Task directions
From the first line of the data down to the line bearing "La Bonne Crepe Restaurant: Escargot crepes!", output every line exactly and include no pictures.

━━━━━━━━━━

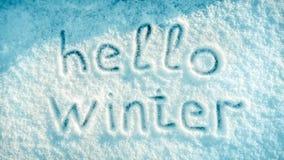 Handwriting teksta «zima «na świeżym białym śnieżnym tekstury tle «cześć obraz stock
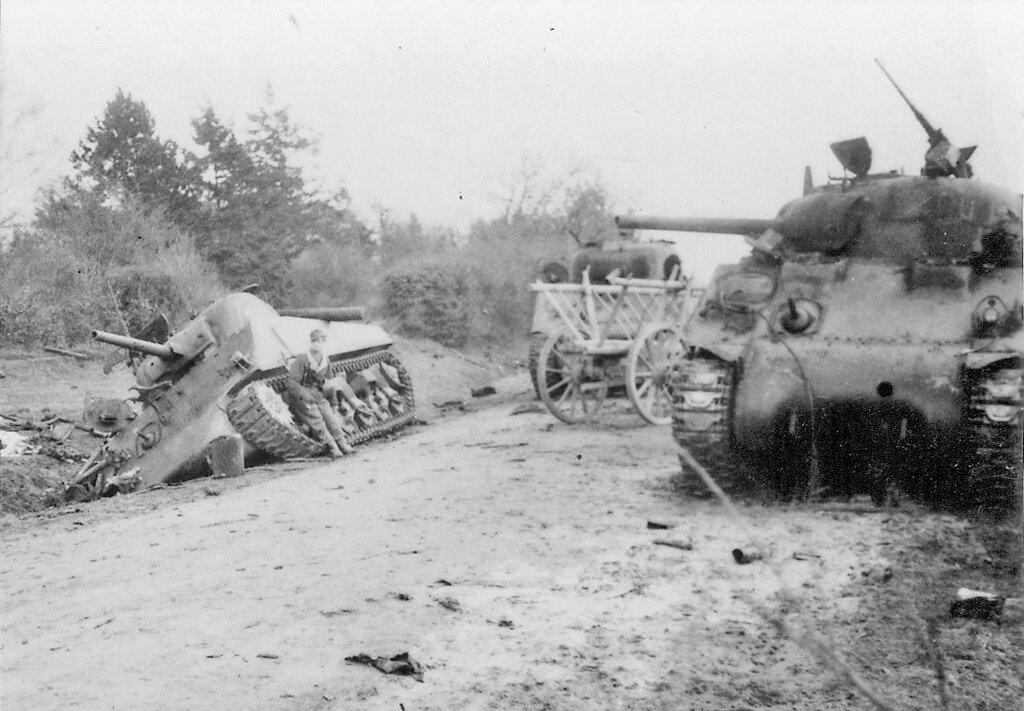 """Танки M4A2 """"Шерман"""" из 32-го тп подбитые в р-не г. Ковель 5 апреля 1944 года."""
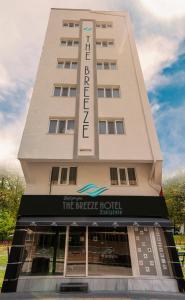 obrázek - The Breeze Hotel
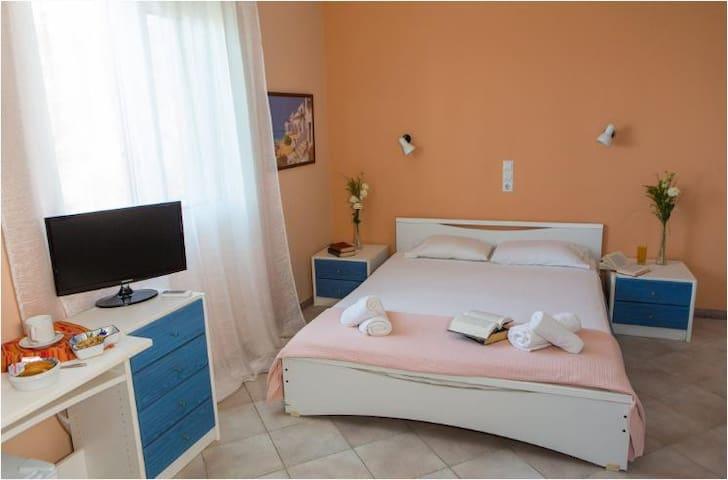 Double Drosia Room - Minia - Rumah Tamu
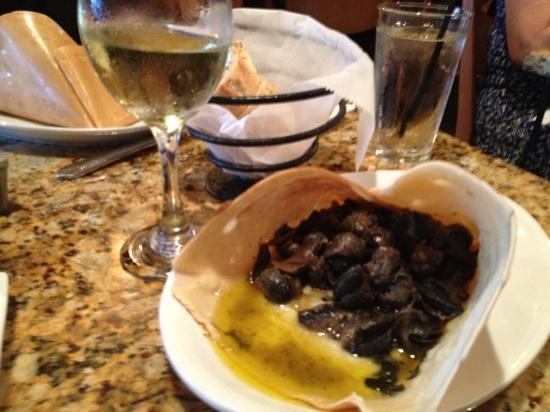 La Bonne Crepe Restaurant: Escargot crepes!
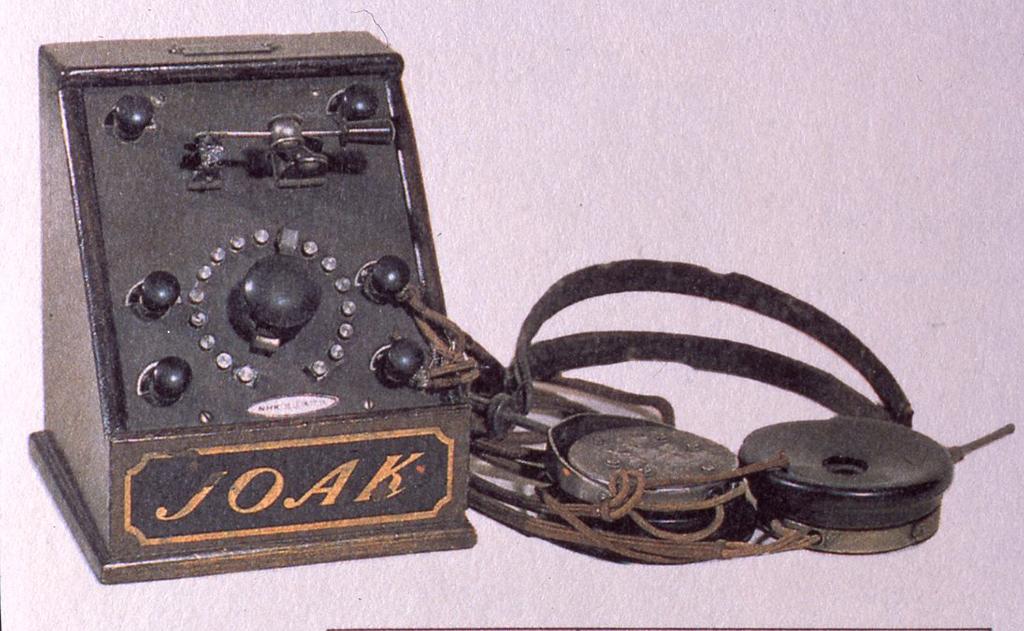 JOAKの本放送が始まった大正14年当時のヘッドフォン付き鉱石ラジオ。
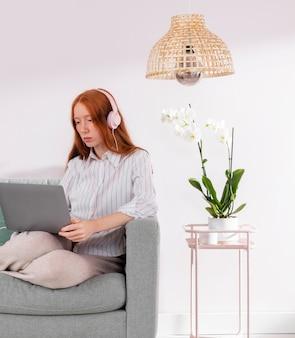Femme travaillant à domicile avec ordinateur portable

━━━━━━━━━━

Written solution
 Handwriting teksta «zima «na świeżym białym śnieżnym tekstury tle «cześć obraz stock
 """Танки M4A2 """"Шерман"""" из 32-го тп подбитые в р-не г. Ковель 5 апреля 1944 года."""
 obrázek - The Breeze Hotel
 Double Drosia Room - Minia - Rumah Tamu
 La Bonne Crepe Restaurant: Escargot crepes!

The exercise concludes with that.